Another seed you can buy is common Bermuda grass. When you see that stuff that they spray out on the roadside or on big commercial sites, that’s a slurry of nutrients with common Bermuda grass seed, which is basically just a glorified weed. But it does cover the dirt up and it is erosion control. But there is no such thing as a commercially available St. Augustine grass seed.

Can I Save Money by Using Grass Plugs or by Checker-Boarding Grass Pieces

You can buy St. Augustine grass as the plugs at a few places. Plugs is the way we plant grass at our farm. But we have found that using plugs is not a great way for homeowners to install a lawn. As a matter of fact, it’s probably the worst way a homeowner can plant grass. To save money, people sometimes try checker-boarding or something like that.
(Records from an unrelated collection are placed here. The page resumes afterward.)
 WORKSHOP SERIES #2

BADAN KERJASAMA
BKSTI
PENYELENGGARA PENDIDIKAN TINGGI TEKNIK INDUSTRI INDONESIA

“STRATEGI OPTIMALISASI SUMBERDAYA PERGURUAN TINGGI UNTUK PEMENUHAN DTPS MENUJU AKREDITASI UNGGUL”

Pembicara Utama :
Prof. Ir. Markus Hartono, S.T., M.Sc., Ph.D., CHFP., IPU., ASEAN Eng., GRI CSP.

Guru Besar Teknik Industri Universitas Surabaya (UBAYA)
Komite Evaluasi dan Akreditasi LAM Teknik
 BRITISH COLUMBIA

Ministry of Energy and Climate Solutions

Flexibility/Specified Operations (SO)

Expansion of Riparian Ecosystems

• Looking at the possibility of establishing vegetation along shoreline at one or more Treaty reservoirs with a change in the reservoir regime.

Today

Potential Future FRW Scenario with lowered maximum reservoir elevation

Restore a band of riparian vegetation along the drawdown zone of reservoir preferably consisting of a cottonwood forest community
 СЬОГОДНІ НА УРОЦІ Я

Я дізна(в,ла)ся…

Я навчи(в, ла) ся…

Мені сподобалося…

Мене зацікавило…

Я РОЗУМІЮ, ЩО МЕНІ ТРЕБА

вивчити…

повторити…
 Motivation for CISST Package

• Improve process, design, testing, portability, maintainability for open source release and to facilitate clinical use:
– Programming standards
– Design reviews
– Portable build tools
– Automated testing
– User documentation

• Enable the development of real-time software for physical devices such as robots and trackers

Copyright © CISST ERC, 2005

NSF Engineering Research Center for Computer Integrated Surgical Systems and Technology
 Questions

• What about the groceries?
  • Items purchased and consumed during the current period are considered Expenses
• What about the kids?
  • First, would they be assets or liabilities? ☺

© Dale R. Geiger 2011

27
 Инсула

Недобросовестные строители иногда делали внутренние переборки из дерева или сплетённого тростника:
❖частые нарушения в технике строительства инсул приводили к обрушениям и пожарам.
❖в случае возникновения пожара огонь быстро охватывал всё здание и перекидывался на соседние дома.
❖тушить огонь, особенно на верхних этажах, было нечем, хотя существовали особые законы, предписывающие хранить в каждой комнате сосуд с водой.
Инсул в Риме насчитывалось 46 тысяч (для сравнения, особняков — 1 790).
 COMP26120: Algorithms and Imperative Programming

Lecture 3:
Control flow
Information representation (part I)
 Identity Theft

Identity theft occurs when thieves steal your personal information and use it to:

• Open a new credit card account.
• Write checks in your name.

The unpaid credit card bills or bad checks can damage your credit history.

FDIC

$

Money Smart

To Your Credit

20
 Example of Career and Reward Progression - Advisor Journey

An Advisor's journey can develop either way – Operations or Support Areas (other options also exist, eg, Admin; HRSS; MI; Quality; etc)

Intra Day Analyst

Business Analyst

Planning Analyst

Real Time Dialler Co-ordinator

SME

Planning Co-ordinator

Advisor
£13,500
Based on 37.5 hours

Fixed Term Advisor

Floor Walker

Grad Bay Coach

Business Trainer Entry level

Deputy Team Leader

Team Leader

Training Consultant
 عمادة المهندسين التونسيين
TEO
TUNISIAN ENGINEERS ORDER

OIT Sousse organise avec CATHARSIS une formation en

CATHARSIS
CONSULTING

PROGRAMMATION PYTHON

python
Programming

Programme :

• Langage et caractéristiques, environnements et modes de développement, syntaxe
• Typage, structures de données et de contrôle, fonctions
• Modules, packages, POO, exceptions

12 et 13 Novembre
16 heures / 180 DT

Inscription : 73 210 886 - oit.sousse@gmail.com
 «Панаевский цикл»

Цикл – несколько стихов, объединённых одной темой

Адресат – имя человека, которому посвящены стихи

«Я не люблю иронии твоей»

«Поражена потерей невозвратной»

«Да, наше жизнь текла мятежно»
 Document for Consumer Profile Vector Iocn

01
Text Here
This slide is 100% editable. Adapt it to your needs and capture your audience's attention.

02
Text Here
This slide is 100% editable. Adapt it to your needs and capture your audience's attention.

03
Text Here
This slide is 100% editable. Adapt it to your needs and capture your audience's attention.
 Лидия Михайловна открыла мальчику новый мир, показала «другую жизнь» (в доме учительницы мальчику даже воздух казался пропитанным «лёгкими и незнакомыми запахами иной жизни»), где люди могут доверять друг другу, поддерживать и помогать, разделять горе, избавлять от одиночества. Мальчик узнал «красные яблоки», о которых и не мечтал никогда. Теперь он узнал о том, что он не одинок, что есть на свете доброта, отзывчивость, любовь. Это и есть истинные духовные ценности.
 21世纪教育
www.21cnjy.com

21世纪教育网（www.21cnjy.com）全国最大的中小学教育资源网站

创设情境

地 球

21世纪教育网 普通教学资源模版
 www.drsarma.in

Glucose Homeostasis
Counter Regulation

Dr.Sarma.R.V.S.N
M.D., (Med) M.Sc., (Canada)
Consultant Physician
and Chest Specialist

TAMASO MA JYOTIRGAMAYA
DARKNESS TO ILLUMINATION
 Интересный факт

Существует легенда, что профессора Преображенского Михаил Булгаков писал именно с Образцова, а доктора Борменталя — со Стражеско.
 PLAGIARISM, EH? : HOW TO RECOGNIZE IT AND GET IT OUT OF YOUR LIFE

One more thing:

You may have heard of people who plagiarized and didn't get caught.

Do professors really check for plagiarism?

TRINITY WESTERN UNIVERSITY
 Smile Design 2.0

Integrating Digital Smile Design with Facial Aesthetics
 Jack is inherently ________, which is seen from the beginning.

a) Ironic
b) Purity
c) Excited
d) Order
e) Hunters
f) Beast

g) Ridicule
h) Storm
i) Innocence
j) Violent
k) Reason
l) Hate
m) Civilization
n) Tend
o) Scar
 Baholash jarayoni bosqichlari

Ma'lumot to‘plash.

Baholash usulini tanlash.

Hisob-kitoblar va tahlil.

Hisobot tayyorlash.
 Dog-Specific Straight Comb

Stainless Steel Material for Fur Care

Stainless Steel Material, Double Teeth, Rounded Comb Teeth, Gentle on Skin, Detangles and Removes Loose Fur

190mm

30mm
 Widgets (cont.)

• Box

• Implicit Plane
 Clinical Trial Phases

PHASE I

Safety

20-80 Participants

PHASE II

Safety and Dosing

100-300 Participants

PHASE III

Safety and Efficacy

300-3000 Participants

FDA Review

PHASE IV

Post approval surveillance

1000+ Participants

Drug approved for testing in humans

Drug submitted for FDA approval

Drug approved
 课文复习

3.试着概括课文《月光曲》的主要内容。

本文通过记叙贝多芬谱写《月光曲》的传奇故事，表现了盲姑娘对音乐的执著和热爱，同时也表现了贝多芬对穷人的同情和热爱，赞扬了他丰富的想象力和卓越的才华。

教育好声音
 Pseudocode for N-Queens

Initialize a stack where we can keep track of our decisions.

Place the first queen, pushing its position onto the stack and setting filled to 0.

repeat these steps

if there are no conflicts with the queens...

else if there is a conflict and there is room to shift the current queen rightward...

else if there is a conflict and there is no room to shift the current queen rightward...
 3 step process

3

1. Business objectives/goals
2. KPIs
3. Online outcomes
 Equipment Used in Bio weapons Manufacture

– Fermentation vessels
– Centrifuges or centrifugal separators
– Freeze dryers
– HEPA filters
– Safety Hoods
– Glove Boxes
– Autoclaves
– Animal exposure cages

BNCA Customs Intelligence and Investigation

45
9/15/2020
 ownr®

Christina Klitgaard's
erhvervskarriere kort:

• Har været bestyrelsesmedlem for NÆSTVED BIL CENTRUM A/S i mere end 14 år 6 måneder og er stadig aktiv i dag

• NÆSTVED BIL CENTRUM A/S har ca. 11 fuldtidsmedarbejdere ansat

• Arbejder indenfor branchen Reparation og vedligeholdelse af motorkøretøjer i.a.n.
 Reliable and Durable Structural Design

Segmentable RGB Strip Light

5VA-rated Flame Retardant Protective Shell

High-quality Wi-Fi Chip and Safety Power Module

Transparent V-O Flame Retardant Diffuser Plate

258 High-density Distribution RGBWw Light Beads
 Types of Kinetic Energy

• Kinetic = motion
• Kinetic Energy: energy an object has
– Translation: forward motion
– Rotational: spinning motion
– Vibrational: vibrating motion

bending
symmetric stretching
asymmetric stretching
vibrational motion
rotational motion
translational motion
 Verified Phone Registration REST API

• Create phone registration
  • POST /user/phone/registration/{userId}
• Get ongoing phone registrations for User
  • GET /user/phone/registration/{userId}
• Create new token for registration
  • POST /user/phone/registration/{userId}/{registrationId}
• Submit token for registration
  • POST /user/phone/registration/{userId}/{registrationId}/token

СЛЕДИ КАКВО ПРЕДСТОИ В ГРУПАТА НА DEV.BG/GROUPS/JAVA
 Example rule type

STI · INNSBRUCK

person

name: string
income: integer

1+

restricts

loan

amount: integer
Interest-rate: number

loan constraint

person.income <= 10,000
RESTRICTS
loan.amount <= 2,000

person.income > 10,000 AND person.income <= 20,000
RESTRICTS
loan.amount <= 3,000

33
However anytime you don’t cover the bare dirt with grass pieces, you’ll be fighting with the weeds. Weed seeds that are naturally occurring. They’re blown around with the wind or dropped by birds. Those weed seeds will germinate on that empty blank canvas of dirt that you’ve got out there before the St. Augustine gets a chance to cover the area to keep those weed seeds from germinating.

Once you have full coverage with St. Augustine grass, the St. Augustine is so thick that it prevents weeds from getting a foothold. Most of the time, the sunlight can’t penetrate through to the dirt and the weed seeds don’t get a chance to germinate.

So that’s why we strongly suggest 100% coverage when you’re planting grass. We do not recommend using plugs or spacing the grass out in a checker board pattern or something like that. In our opinion, you’re kind of setting yourself up for failure if you don’t cover your bare dirt with grass.

You don’t see grass plugs for sale hardly anywhere. I guess I’ve seen some online. I think I’ve seen them at Home Depot in the little plastic things. But I don’t even want to think about what it would entail trying to get something like that going.

Doing One Section of Your Lawn at a Time Is a Better Strategy

If it’s a budget thing, normally what we recommend, just go out away from your house with solid grass sod as far as you can to keep the erosion at bay. Maybe just do the focal areas and get all that established. Give it some time. Save up and do further away from the house when you have the money.

But we highly recommend a hundred percent coverage on the grass because it’s just not worth the battle with the weeds that you’ll have. Unless you have a chemical applicator’s license, you won’t be able to get your hands on all the different chemicals that it will take to keep those weeds at bay.

Are There Grass Squares for Sale

The last topic I have here to talk about today is that people have been asking about grass squares versus pieces. When people call and talk to us, we refer to grass pieces, and a grass square is the same thing.

I have actually never seen a piece of grass that comes from any farm that is not a 16 inch by 24 inch rectangle. So when people say a grass square, what they really mean is these 16 by 24 inch rectangles. There are a few farms that sell grass pieces in larger sizes. We call those grass slabs.

They’re basically three pieces together. The grass slabs are 24 inches wide by 48 inches. But I think there’s only one farm around here in this part of the world that I’ve ever seen those come from. So most everybody uses the 16 by 24 inch rectangles. But we refer to them as pieces of grass around here.

We do sell the Raleigh St. Augustine grass by the piece and by the half pallet and pallet. Whereas all the other grasses, the Palmetto St. Augustine, the Bermudas and the Zoysias that we sell, we don’t sell by the piece. We sell them by the pallet only, just because we don’t sell near as much of that as we do the Raleigh St. Augustine. So grass squares equal grass rectangles equal grass pieces in the Houston area.

So, uh, that is all I can think of today. Let’s hope the rain, uh, the rain keeps it up and everything in nature out there green back up before we get into another winter here. Thanks for listening.